Baked a huge baked potato and mashed it with chopped green onion, crumbled bacon, grated sharp cheddar, and lots of butter. Re-stuffed the shells, and baked one for dinner one night, one for lunch a day or so later. I laid thinly sliced cheddar over the top of the lunch potato before baking it. Should have taken the picture before I tried to transfer it to a plate.

Made soup out of things I found in the freezer—beans in tomato sauce, orzo pasta, corn, peas, slices of Polish sausages. Made a base of chicken broth and a can of diced tomatoes. When serving (to myself) I topped it with grated Parmesan.


Made tuna salad, after we scored a whole, very fresh loaf of good Jewish rye bread. Next up, I think I’ll do tuna salad, top it with cheese, and bake—a tuna melt. I still intend to make tuna pasties, but that’s a bit of a chore and I find myself getting lazy these days.

Last night, I baked eggs—a new discovery for me, and I loved it. Here’s a sort-of recipe:

½ slice sourdough bread

½ can chopped spinach (fresh would be better, but we don’t have it, so I’m making do)

Grated sharp cheddar

2 eggs

2 tsp. milk

Grease an individual casserole dish thoroughly. Line bottom with torn bread. Layer spinach on next and top with generous amount of cheese. Crack two eggs on top, being careful not to break. Salt and pepper to taste, and cover eggs with the milk so they don’t dry out.

Bake at 350 until eggs are set to your personal taste. I like them runny, so you can stir ingredients together.
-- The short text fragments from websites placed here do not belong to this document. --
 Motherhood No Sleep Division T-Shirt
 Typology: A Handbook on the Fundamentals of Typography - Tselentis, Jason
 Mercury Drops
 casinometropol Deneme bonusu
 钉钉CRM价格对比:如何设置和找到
Wish I’d thought to take a picture. You can vary the layers as you want—a different vegetable, another type of cheese. .Just use the technique.

A thread on the New York Times Cooking Community Facebook page (that’s a mouthful) had varying opinions on creamed tuna—apparently you either love it or hate it. For me, it’s comfort food, and it’s on my to-make list. Here is another sort-of recipe:

1 or 2 green onions, chopped

1 medium stalk celery, diced

1 Tbsp. butter more or less

1 Tbsp. flour more or less

About 1 cup milk

1 can water-packed albacore tuna, flaked

About a half cup or less petit green peas, defrosted

A splash of white wine

Salt and pepper

For serving: toast, rice, pasta, your choice

            Sauté onion and celery until just soft; sprinkle with flour and stir in thoroughly to make a roux. Slowly add milk, stirring as you do, until you get a sauce of the consistency you want. Add tuna and peas and cook over medium-low until warmed through.
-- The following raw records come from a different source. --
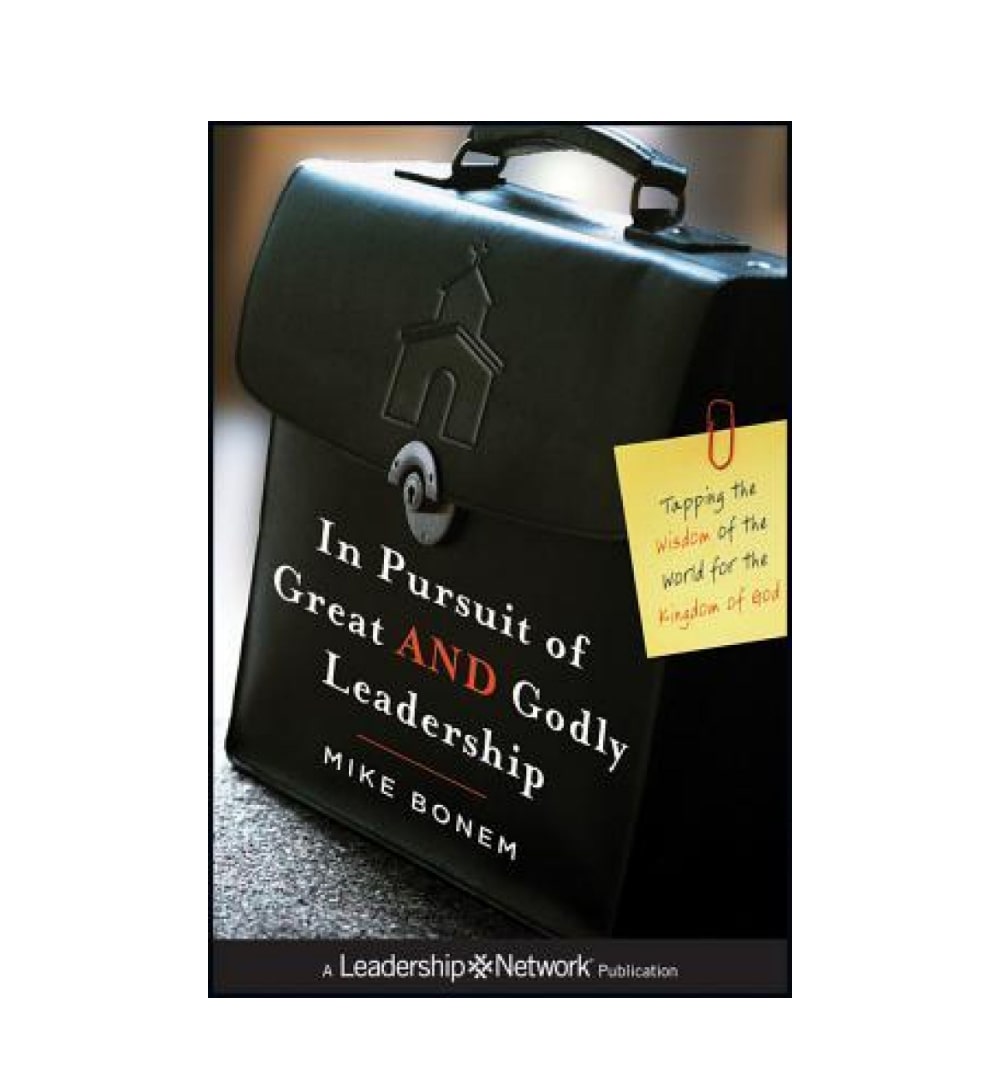in-pursuit-of-great-and-godly-leadership-tapping-the-wisdom-of-the-world-for-the-kingdom-of-god-by-mike-bonem-book-image-pakistan-bookstore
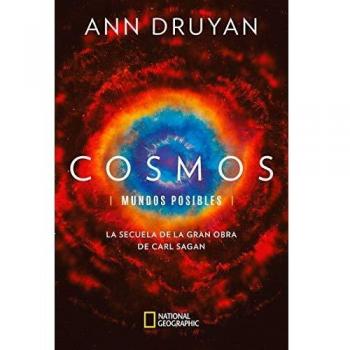 Cosmos. Mundos posibles: La secuela de la gran obra de Carl Sagan - Ann Druyan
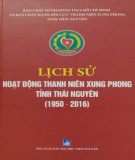 Ebook Lịch sử hoạt động thanh niên xung phong tỉnh Thái Nguyên (1950-2016): Phần 2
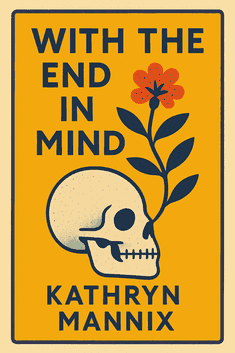With the End in Mind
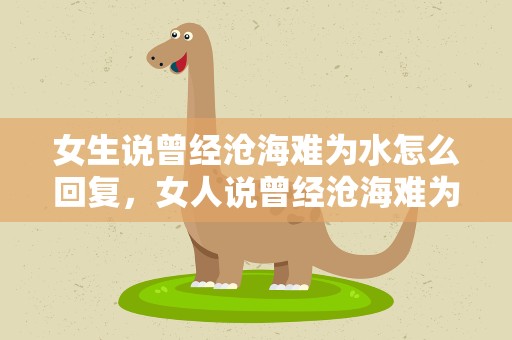女生说曾经沧海难为水怎么回复，女人说曾经沧海难为水怎么会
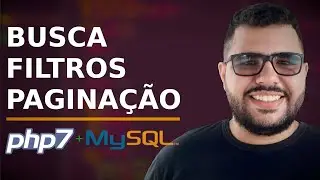 Busca, filtros e paginação: continuando nosso CRUD com PHP orientado a objetos e MySQL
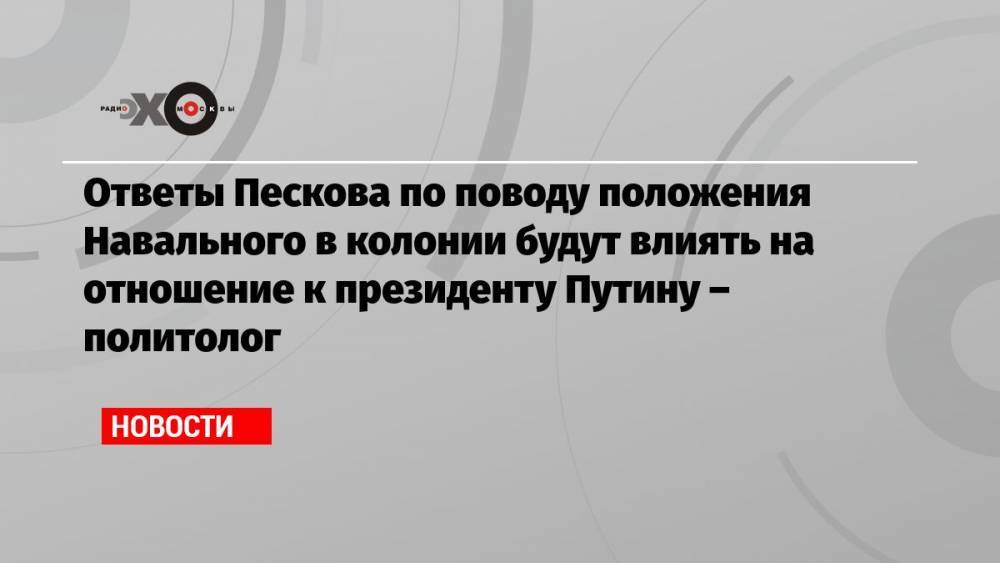 Ответы Пескова по поводу положения Навального в колонии будут влиять на отношение к президенту Путину – политолог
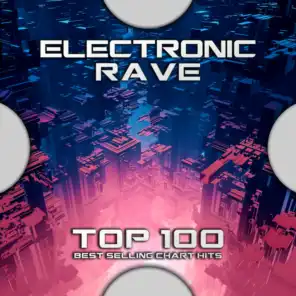 Electronic Rave Top 100 Best Selling Chart Hits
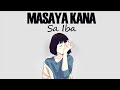 Masaya Kana Sa Iba - Arcos . Tyrone . Chy and SevenJC | Lyrics Video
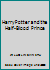 Harry Potter and the Half-Blood Prince 702007295X Book Cover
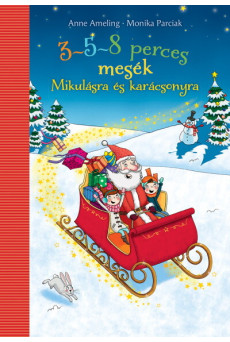 3-5-8 perces mesék - Mikulásra és karácsonyra §K (új kiadás)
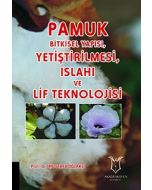 Pamuk Bitkisel Yapısı Yetiştirilmesi Islahı ve Lif Teknolojisi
I’m going to put mine on a piece of that good rye bread, toasted.

You can use this same technique for chicken or, even—dare I say it?—chipped beef, though for the latter you might want to omit the peas and wine and season with a dash of Worcestershire. Or maybe red wine? Garlic?
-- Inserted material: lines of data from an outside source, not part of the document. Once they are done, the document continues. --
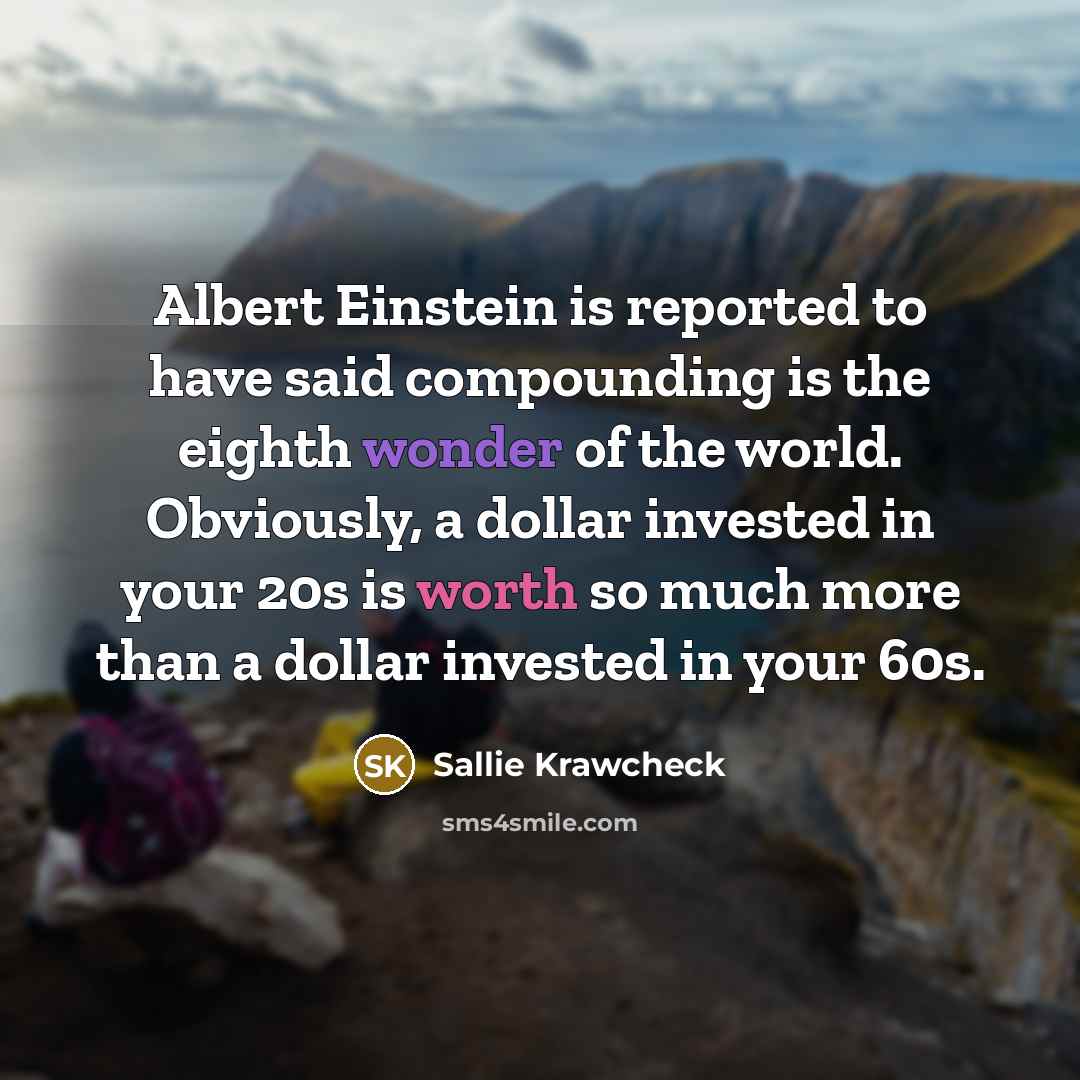 “Albert Einstein is reported to have said compounding is the eighth wonder of the world. Obviously, a dollar invested in your 20s is worth so much more than a dollar invested in your 60s.” quote by Sallie Krawcheck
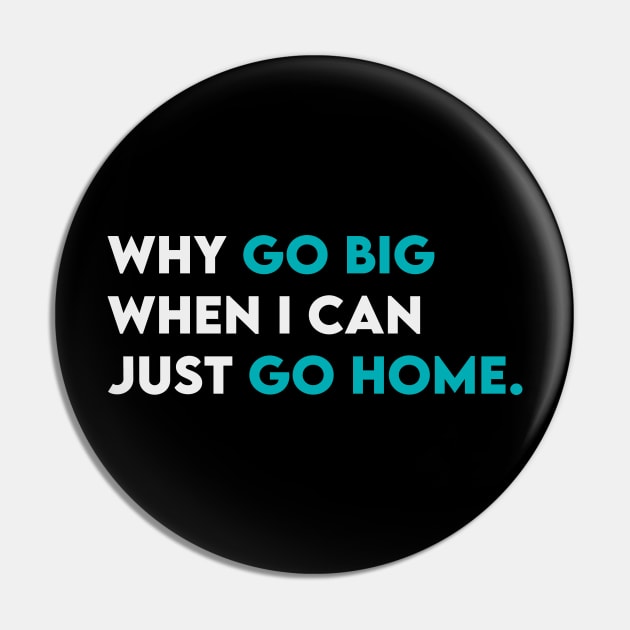 Why go big when i can just go home Pin by Takamichi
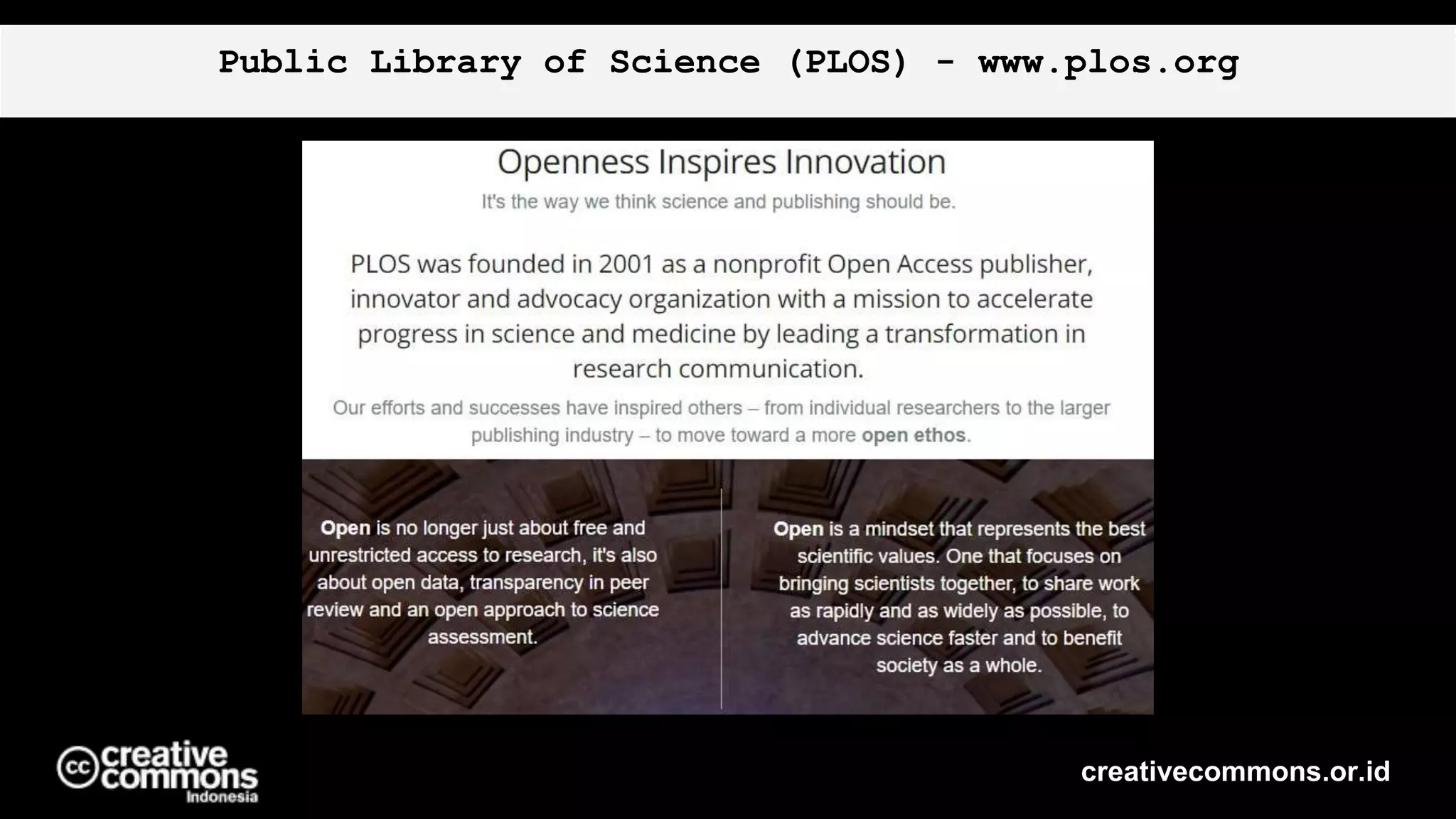 Public Library of Science (PLOS) - www.plos.org
creativecommons.or.id
 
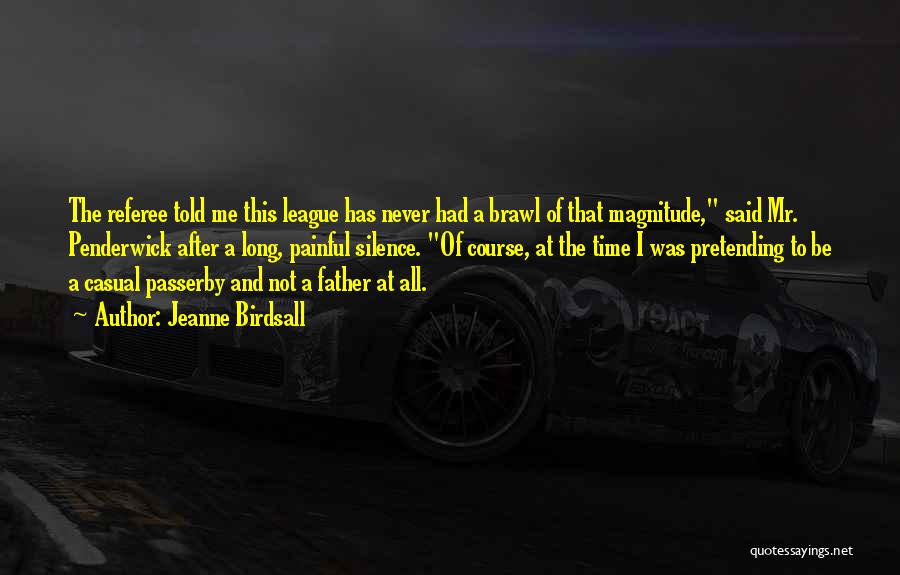 Jeanne Birdsall Quotes: The Referee Told Me This League Has Never Had A Brawl Of That Magnitude, Said Mr. Penderwick After A Long,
Tonight, smothered chicken thighs because I had them in the freezer from a curbside pickup mistake—thought I was ordering four thighs and got four packs of four thighs each. I'll feed the family. This weekend, when we finally get new groceries, we’re going to make a holiday dinner—turkey and dressing and green beans. Darn! Wish I had French’s onion rings, but crushed potato chips will do.

I think that’s part of cooking in quarantine—making do.